Improvement of sintering, nonlinear electrical, and dielectric properties of ZnO-based varistors doped with TiO2
Desouky Osama A1, †, , Rady K E2
Bilbis Higher Institute of Engineering (BHIE), Bilbis, Sharqia, Egypt
Engineering Basic Sciences Department, Faculty of Engineering, Menoufia University, Shebin El-Kom, Egypt

 

† Corresponding author. E-mail: Osama_Amin2015@yahoo.com

Abstract
Abstract

The effects of TiO2 on sintering and nonlinear electrical properties of (98.5 − x)ZnO–0.5MnO2–0.5Co,2O3−0.5Bi2O3xTiO2 (x = 0.3, 0.5, 0.7, 0.9 mol%) ceramic varistors prepared by the ceramic technique are investigated in this work. The optimum sintering temperature of the prepared samples is deduced by determining the firing shrinkage and water absorption percentages. The optimum sintering temperature is found to be 1200 °C, at which each of the samples shows a maximum firing shrinkage and minimum water absorption. Also minimum water absorption appears in a sample of x = 0.9 mol%. Higher sintering temperature and longer sintering time give rise to a reduction in bulk density due to the increased amount of porosity between the large grains of ZnO resulting from the rapid grain growth induced by the liquid phase sintering. The crystal size of ZnO decreases with increasing TiO2 doping.
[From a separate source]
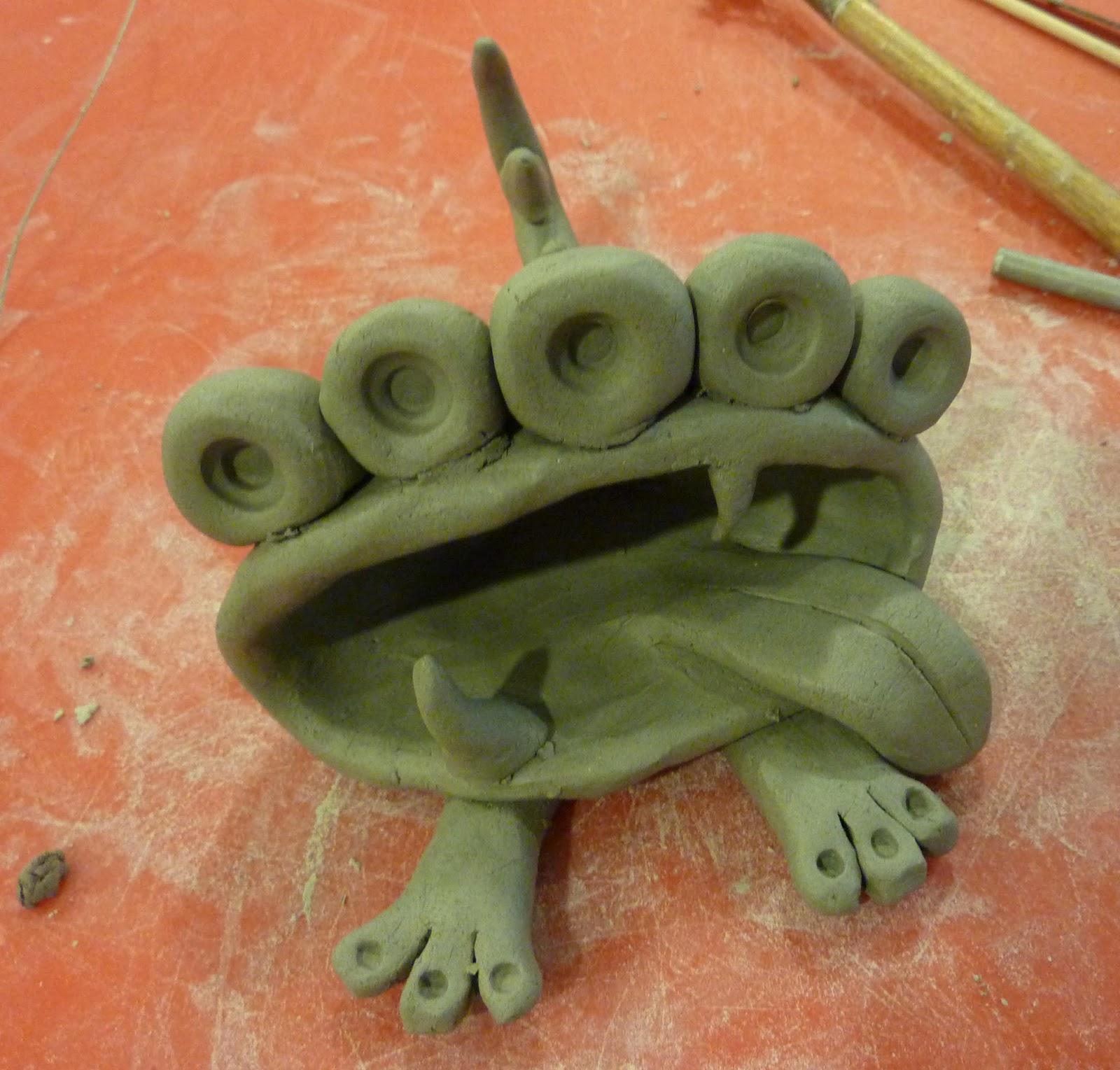 how to make clay monsters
The addition of TiO2 improves the nonlinear coefficient and attains its maximum value at x = 0.7 mol% of TiO2, further addition negatively affects it. A decrease in capacitance consequently in the dielectric constant is recorded with increasing the frequency in a range of 30 kHz–200 kHz. The temperature and composition dependences of the dielectric constant and AC conductivity are also studied. The increase of temperature raises the dielectric constant because it increases ionic response to the field at any particular frequency.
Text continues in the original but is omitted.